Roman Opalka, 4875812 – 4932016 Opalka 1965 / 1 – ∞

Le noir et blanc va prendre ses lettres de noblesse avec l’essor de l’imprimerie et le perfectionnement des techniques de gravure. Rien d’étonnant donc à ce qu’une section de l’exposition soit consacrée à l’écriture.

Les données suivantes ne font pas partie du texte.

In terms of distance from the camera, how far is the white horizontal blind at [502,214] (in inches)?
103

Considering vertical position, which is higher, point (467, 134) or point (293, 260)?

À côté des Black Book Drawings de Christopher Wool qui suggèrent la puissance émotive des mots et de Southeast Africa de Paulo Nazareth à visée plus politique (il a écrit les noms de peuples africains victimes de génocides), l’œuvre de l’artiste roumain Roman Opalka attire l’attention. À première vue, rien d’autre qu’une simple toile blanche, dans le plus pur style minimaliste évoquant le Carré noir de Malevitch. En réalité, l’artiste a inscrit blanc sur blanc les dates successives d’exécution de son œuvre jusqu’à sa mort. En parallèle, il s’est photographié et a enregistré sa voix chaque jour afin de montrer l’écoulement des années. Le processus créatif se donne donc à voir et à entendre pour montrer l’action inéluctable du temps sur nos existences.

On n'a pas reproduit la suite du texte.